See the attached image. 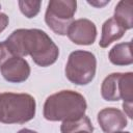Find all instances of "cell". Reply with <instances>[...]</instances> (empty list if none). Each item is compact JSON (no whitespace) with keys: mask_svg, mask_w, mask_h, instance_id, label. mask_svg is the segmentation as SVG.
I'll list each match as a JSON object with an SVG mask.
<instances>
[{"mask_svg":"<svg viewBox=\"0 0 133 133\" xmlns=\"http://www.w3.org/2000/svg\"><path fill=\"white\" fill-rule=\"evenodd\" d=\"M8 22H9V19H8L7 15H5L3 12H0V33L7 27Z\"/></svg>","mask_w":133,"mask_h":133,"instance_id":"cell-17","label":"cell"},{"mask_svg":"<svg viewBox=\"0 0 133 133\" xmlns=\"http://www.w3.org/2000/svg\"><path fill=\"white\" fill-rule=\"evenodd\" d=\"M11 56H15V55H12L11 54V52L9 51V49L7 48V46H6V44L4 43V41L3 42H0V66L2 65V63L5 61V60H7L9 57H11Z\"/></svg>","mask_w":133,"mask_h":133,"instance_id":"cell-16","label":"cell"},{"mask_svg":"<svg viewBox=\"0 0 133 133\" xmlns=\"http://www.w3.org/2000/svg\"><path fill=\"white\" fill-rule=\"evenodd\" d=\"M86 108L85 98L81 94L74 90H60L46 99L43 114L50 122H65L83 116Z\"/></svg>","mask_w":133,"mask_h":133,"instance_id":"cell-2","label":"cell"},{"mask_svg":"<svg viewBox=\"0 0 133 133\" xmlns=\"http://www.w3.org/2000/svg\"><path fill=\"white\" fill-rule=\"evenodd\" d=\"M109 60L114 65H130L133 63L132 43H119L114 45L108 54Z\"/></svg>","mask_w":133,"mask_h":133,"instance_id":"cell-11","label":"cell"},{"mask_svg":"<svg viewBox=\"0 0 133 133\" xmlns=\"http://www.w3.org/2000/svg\"><path fill=\"white\" fill-rule=\"evenodd\" d=\"M68 37L76 45L89 46L92 45L97 37V27L94 22L88 19L74 20L69 27Z\"/></svg>","mask_w":133,"mask_h":133,"instance_id":"cell-6","label":"cell"},{"mask_svg":"<svg viewBox=\"0 0 133 133\" xmlns=\"http://www.w3.org/2000/svg\"><path fill=\"white\" fill-rule=\"evenodd\" d=\"M125 32L126 29L113 18L106 20L102 25V35L99 42V46L101 48H107L111 43L123 37Z\"/></svg>","mask_w":133,"mask_h":133,"instance_id":"cell-10","label":"cell"},{"mask_svg":"<svg viewBox=\"0 0 133 133\" xmlns=\"http://www.w3.org/2000/svg\"><path fill=\"white\" fill-rule=\"evenodd\" d=\"M76 10L77 2L75 0H51L46 9L45 22L54 33L66 35Z\"/></svg>","mask_w":133,"mask_h":133,"instance_id":"cell-5","label":"cell"},{"mask_svg":"<svg viewBox=\"0 0 133 133\" xmlns=\"http://www.w3.org/2000/svg\"><path fill=\"white\" fill-rule=\"evenodd\" d=\"M87 3L88 4H90V5H94V6H96V7H102V6H104V5H106V4H108L109 3V0L108 1H103V2H99V1H87Z\"/></svg>","mask_w":133,"mask_h":133,"instance_id":"cell-18","label":"cell"},{"mask_svg":"<svg viewBox=\"0 0 133 133\" xmlns=\"http://www.w3.org/2000/svg\"><path fill=\"white\" fill-rule=\"evenodd\" d=\"M79 133H90V132H86V131H83V132H79Z\"/></svg>","mask_w":133,"mask_h":133,"instance_id":"cell-21","label":"cell"},{"mask_svg":"<svg viewBox=\"0 0 133 133\" xmlns=\"http://www.w3.org/2000/svg\"><path fill=\"white\" fill-rule=\"evenodd\" d=\"M19 8L21 12L28 19L34 18L37 16V14L41 10V1H34V0H20L18 2Z\"/></svg>","mask_w":133,"mask_h":133,"instance_id":"cell-15","label":"cell"},{"mask_svg":"<svg viewBox=\"0 0 133 133\" xmlns=\"http://www.w3.org/2000/svg\"><path fill=\"white\" fill-rule=\"evenodd\" d=\"M0 72L6 81L11 83H22L28 79L31 70L25 58L11 56L2 63Z\"/></svg>","mask_w":133,"mask_h":133,"instance_id":"cell-7","label":"cell"},{"mask_svg":"<svg viewBox=\"0 0 133 133\" xmlns=\"http://www.w3.org/2000/svg\"><path fill=\"white\" fill-rule=\"evenodd\" d=\"M126 30L133 27V14L131 1H119L114 8V16L112 17Z\"/></svg>","mask_w":133,"mask_h":133,"instance_id":"cell-13","label":"cell"},{"mask_svg":"<svg viewBox=\"0 0 133 133\" xmlns=\"http://www.w3.org/2000/svg\"><path fill=\"white\" fill-rule=\"evenodd\" d=\"M118 90L121 100L124 101L123 108L126 116L132 118V104H133V73H122L118 81Z\"/></svg>","mask_w":133,"mask_h":133,"instance_id":"cell-9","label":"cell"},{"mask_svg":"<svg viewBox=\"0 0 133 133\" xmlns=\"http://www.w3.org/2000/svg\"><path fill=\"white\" fill-rule=\"evenodd\" d=\"M4 43L12 55L19 57L30 55L32 60L43 68L53 64L59 55V49L52 38L44 30L36 28L17 29Z\"/></svg>","mask_w":133,"mask_h":133,"instance_id":"cell-1","label":"cell"},{"mask_svg":"<svg viewBox=\"0 0 133 133\" xmlns=\"http://www.w3.org/2000/svg\"><path fill=\"white\" fill-rule=\"evenodd\" d=\"M17 133H37V132L36 131H33V130H30V129H27V128H24V129L19 130Z\"/></svg>","mask_w":133,"mask_h":133,"instance_id":"cell-19","label":"cell"},{"mask_svg":"<svg viewBox=\"0 0 133 133\" xmlns=\"http://www.w3.org/2000/svg\"><path fill=\"white\" fill-rule=\"evenodd\" d=\"M97 121L104 133L118 132L127 126L126 114L119 109L113 107L102 109L98 113Z\"/></svg>","mask_w":133,"mask_h":133,"instance_id":"cell-8","label":"cell"},{"mask_svg":"<svg viewBox=\"0 0 133 133\" xmlns=\"http://www.w3.org/2000/svg\"><path fill=\"white\" fill-rule=\"evenodd\" d=\"M114 133H130V132H128V131H126V132H124V131H118V132H114Z\"/></svg>","mask_w":133,"mask_h":133,"instance_id":"cell-20","label":"cell"},{"mask_svg":"<svg viewBox=\"0 0 133 133\" xmlns=\"http://www.w3.org/2000/svg\"><path fill=\"white\" fill-rule=\"evenodd\" d=\"M35 99L29 94H0V123L25 124L35 115Z\"/></svg>","mask_w":133,"mask_h":133,"instance_id":"cell-3","label":"cell"},{"mask_svg":"<svg viewBox=\"0 0 133 133\" xmlns=\"http://www.w3.org/2000/svg\"><path fill=\"white\" fill-rule=\"evenodd\" d=\"M122 73H112L108 75L102 82L101 95L105 101H118L121 100L118 90V81Z\"/></svg>","mask_w":133,"mask_h":133,"instance_id":"cell-12","label":"cell"},{"mask_svg":"<svg viewBox=\"0 0 133 133\" xmlns=\"http://www.w3.org/2000/svg\"><path fill=\"white\" fill-rule=\"evenodd\" d=\"M96 70L97 58L94 53L75 50L69 55L64 73L70 82L76 85H86L95 78Z\"/></svg>","mask_w":133,"mask_h":133,"instance_id":"cell-4","label":"cell"},{"mask_svg":"<svg viewBox=\"0 0 133 133\" xmlns=\"http://www.w3.org/2000/svg\"><path fill=\"white\" fill-rule=\"evenodd\" d=\"M90 132L92 133L94 127L88 116L85 114L77 119L73 121H65L62 122L60 126V132L61 133H79V132Z\"/></svg>","mask_w":133,"mask_h":133,"instance_id":"cell-14","label":"cell"}]
</instances>
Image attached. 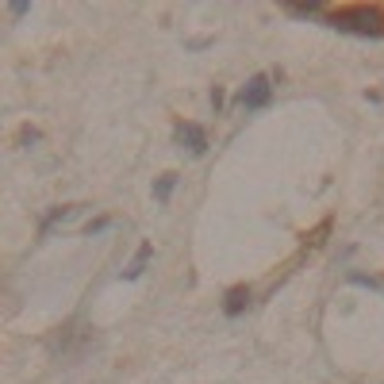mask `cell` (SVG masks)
Masks as SVG:
<instances>
[{
	"mask_svg": "<svg viewBox=\"0 0 384 384\" xmlns=\"http://www.w3.org/2000/svg\"><path fill=\"white\" fill-rule=\"evenodd\" d=\"M177 138H181V143L189 146L192 154H204V146H208L204 131H200V127H192V124H181V127H177Z\"/></svg>",
	"mask_w": 384,
	"mask_h": 384,
	"instance_id": "obj_3",
	"label": "cell"
},
{
	"mask_svg": "<svg viewBox=\"0 0 384 384\" xmlns=\"http://www.w3.org/2000/svg\"><path fill=\"white\" fill-rule=\"evenodd\" d=\"M269 88H273V85H269V77H261V73H258V77H250V85L242 88V108H261V104L269 100Z\"/></svg>",
	"mask_w": 384,
	"mask_h": 384,
	"instance_id": "obj_2",
	"label": "cell"
},
{
	"mask_svg": "<svg viewBox=\"0 0 384 384\" xmlns=\"http://www.w3.org/2000/svg\"><path fill=\"white\" fill-rule=\"evenodd\" d=\"M246 304H250V292L246 289H234L231 296H227V315H239Z\"/></svg>",
	"mask_w": 384,
	"mask_h": 384,
	"instance_id": "obj_5",
	"label": "cell"
},
{
	"mask_svg": "<svg viewBox=\"0 0 384 384\" xmlns=\"http://www.w3.org/2000/svg\"><path fill=\"white\" fill-rule=\"evenodd\" d=\"M338 27H346V31H377V23H380V12L377 8H346V12H338Z\"/></svg>",
	"mask_w": 384,
	"mask_h": 384,
	"instance_id": "obj_1",
	"label": "cell"
},
{
	"mask_svg": "<svg viewBox=\"0 0 384 384\" xmlns=\"http://www.w3.org/2000/svg\"><path fill=\"white\" fill-rule=\"evenodd\" d=\"M169 189H173V177H161V181H158V196H161V200L169 196Z\"/></svg>",
	"mask_w": 384,
	"mask_h": 384,
	"instance_id": "obj_6",
	"label": "cell"
},
{
	"mask_svg": "<svg viewBox=\"0 0 384 384\" xmlns=\"http://www.w3.org/2000/svg\"><path fill=\"white\" fill-rule=\"evenodd\" d=\"M150 254H154V246H143V250H138V258L135 261H131V269H127V281H135V277H143V269H146V261H150Z\"/></svg>",
	"mask_w": 384,
	"mask_h": 384,
	"instance_id": "obj_4",
	"label": "cell"
}]
</instances>
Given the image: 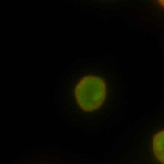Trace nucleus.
Returning <instances> with one entry per match:
<instances>
[{
  "label": "nucleus",
  "instance_id": "nucleus-1",
  "mask_svg": "<svg viewBox=\"0 0 164 164\" xmlns=\"http://www.w3.org/2000/svg\"><path fill=\"white\" fill-rule=\"evenodd\" d=\"M106 97V85L97 76H85L75 88V98L79 106L85 112L99 109Z\"/></svg>",
  "mask_w": 164,
  "mask_h": 164
},
{
  "label": "nucleus",
  "instance_id": "nucleus-2",
  "mask_svg": "<svg viewBox=\"0 0 164 164\" xmlns=\"http://www.w3.org/2000/svg\"><path fill=\"white\" fill-rule=\"evenodd\" d=\"M153 151L157 159L164 164V131L154 136Z\"/></svg>",
  "mask_w": 164,
  "mask_h": 164
},
{
  "label": "nucleus",
  "instance_id": "nucleus-3",
  "mask_svg": "<svg viewBox=\"0 0 164 164\" xmlns=\"http://www.w3.org/2000/svg\"><path fill=\"white\" fill-rule=\"evenodd\" d=\"M159 3H160V4H161V5H162L163 7H164V0H160V1H159Z\"/></svg>",
  "mask_w": 164,
  "mask_h": 164
}]
</instances>
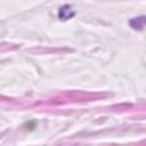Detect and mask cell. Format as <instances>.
Returning a JSON list of instances; mask_svg holds the SVG:
<instances>
[{"label": "cell", "instance_id": "6da1fadb", "mask_svg": "<svg viewBox=\"0 0 146 146\" xmlns=\"http://www.w3.org/2000/svg\"><path fill=\"white\" fill-rule=\"evenodd\" d=\"M74 15H75V13H74L73 8L70 5H65V6L60 7L59 10H58V17L60 19H70Z\"/></svg>", "mask_w": 146, "mask_h": 146}, {"label": "cell", "instance_id": "7a4b0ae2", "mask_svg": "<svg viewBox=\"0 0 146 146\" xmlns=\"http://www.w3.org/2000/svg\"><path fill=\"white\" fill-rule=\"evenodd\" d=\"M130 26L133 29V30H141L144 27V24H145V17L144 16H139V17H135L132 18L130 22H129Z\"/></svg>", "mask_w": 146, "mask_h": 146}]
</instances>
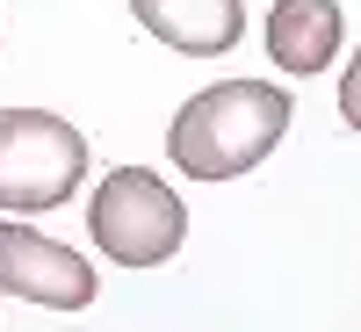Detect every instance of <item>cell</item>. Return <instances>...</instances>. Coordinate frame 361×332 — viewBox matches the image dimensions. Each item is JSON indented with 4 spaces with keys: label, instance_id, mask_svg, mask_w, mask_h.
Wrapping results in <instances>:
<instances>
[{
    "label": "cell",
    "instance_id": "2",
    "mask_svg": "<svg viewBox=\"0 0 361 332\" xmlns=\"http://www.w3.org/2000/svg\"><path fill=\"white\" fill-rule=\"evenodd\" d=\"M87 180V137L51 109H0V209H58Z\"/></svg>",
    "mask_w": 361,
    "mask_h": 332
},
{
    "label": "cell",
    "instance_id": "5",
    "mask_svg": "<svg viewBox=\"0 0 361 332\" xmlns=\"http://www.w3.org/2000/svg\"><path fill=\"white\" fill-rule=\"evenodd\" d=\"M130 15L180 58H224L246 37V8L238 0H130Z\"/></svg>",
    "mask_w": 361,
    "mask_h": 332
},
{
    "label": "cell",
    "instance_id": "7",
    "mask_svg": "<svg viewBox=\"0 0 361 332\" xmlns=\"http://www.w3.org/2000/svg\"><path fill=\"white\" fill-rule=\"evenodd\" d=\"M340 116H347V123L361 130V51H354V66L340 73Z\"/></svg>",
    "mask_w": 361,
    "mask_h": 332
},
{
    "label": "cell",
    "instance_id": "3",
    "mask_svg": "<svg viewBox=\"0 0 361 332\" xmlns=\"http://www.w3.org/2000/svg\"><path fill=\"white\" fill-rule=\"evenodd\" d=\"M87 231H94V246L123 267H159L180 253V238H188V209L180 195L166 188L159 173L145 166H116L94 202H87Z\"/></svg>",
    "mask_w": 361,
    "mask_h": 332
},
{
    "label": "cell",
    "instance_id": "1",
    "mask_svg": "<svg viewBox=\"0 0 361 332\" xmlns=\"http://www.w3.org/2000/svg\"><path fill=\"white\" fill-rule=\"evenodd\" d=\"M289 116L296 109H289L282 87H267V80H217V87H202V94L173 116L166 152L195 180H238V173H253L282 145Z\"/></svg>",
    "mask_w": 361,
    "mask_h": 332
},
{
    "label": "cell",
    "instance_id": "6",
    "mask_svg": "<svg viewBox=\"0 0 361 332\" xmlns=\"http://www.w3.org/2000/svg\"><path fill=\"white\" fill-rule=\"evenodd\" d=\"M340 37H347L340 0H275V15H267V58L304 80L340 58Z\"/></svg>",
    "mask_w": 361,
    "mask_h": 332
},
{
    "label": "cell",
    "instance_id": "4",
    "mask_svg": "<svg viewBox=\"0 0 361 332\" xmlns=\"http://www.w3.org/2000/svg\"><path fill=\"white\" fill-rule=\"evenodd\" d=\"M0 289L22 296V304L87 311L102 282H94V267H87V253H73V246H58V238H44V231L0 217Z\"/></svg>",
    "mask_w": 361,
    "mask_h": 332
}]
</instances>
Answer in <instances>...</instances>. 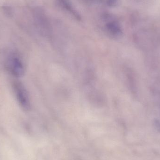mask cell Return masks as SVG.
<instances>
[{"label":"cell","instance_id":"6da1fadb","mask_svg":"<svg viewBox=\"0 0 160 160\" xmlns=\"http://www.w3.org/2000/svg\"><path fill=\"white\" fill-rule=\"evenodd\" d=\"M32 17L36 28L43 34H50L52 26L47 13L42 8L35 7L32 10Z\"/></svg>","mask_w":160,"mask_h":160},{"label":"cell","instance_id":"7a4b0ae2","mask_svg":"<svg viewBox=\"0 0 160 160\" xmlns=\"http://www.w3.org/2000/svg\"><path fill=\"white\" fill-rule=\"evenodd\" d=\"M5 66L10 74L17 78L22 77L25 73V67L20 58L16 55H11L6 61Z\"/></svg>","mask_w":160,"mask_h":160},{"label":"cell","instance_id":"3957f363","mask_svg":"<svg viewBox=\"0 0 160 160\" xmlns=\"http://www.w3.org/2000/svg\"><path fill=\"white\" fill-rule=\"evenodd\" d=\"M101 18L104 24V30L109 35L113 37H118L121 35L120 25L112 14L104 13Z\"/></svg>","mask_w":160,"mask_h":160},{"label":"cell","instance_id":"277c9868","mask_svg":"<svg viewBox=\"0 0 160 160\" xmlns=\"http://www.w3.org/2000/svg\"><path fill=\"white\" fill-rule=\"evenodd\" d=\"M13 88L20 105L24 110H29L31 106L30 98L25 87L21 82H15L13 83Z\"/></svg>","mask_w":160,"mask_h":160},{"label":"cell","instance_id":"5b68a950","mask_svg":"<svg viewBox=\"0 0 160 160\" xmlns=\"http://www.w3.org/2000/svg\"><path fill=\"white\" fill-rule=\"evenodd\" d=\"M56 4L60 8L67 12L77 20L81 21L82 17L73 5L71 0H55Z\"/></svg>","mask_w":160,"mask_h":160},{"label":"cell","instance_id":"8992f818","mask_svg":"<svg viewBox=\"0 0 160 160\" xmlns=\"http://www.w3.org/2000/svg\"><path fill=\"white\" fill-rule=\"evenodd\" d=\"M2 10L4 14L8 17H12L14 14L12 8L8 6H3L2 7Z\"/></svg>","mask_w":160,"mask_h":160}]
</instances>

CHALLENGE
Return every line of the records above that contains the string "Returning". Case counts.

EXPECTED OUTPUT
Returning <instances> with one entry per match:
Returning a JSON list of instances; mask_svg holds the SVG:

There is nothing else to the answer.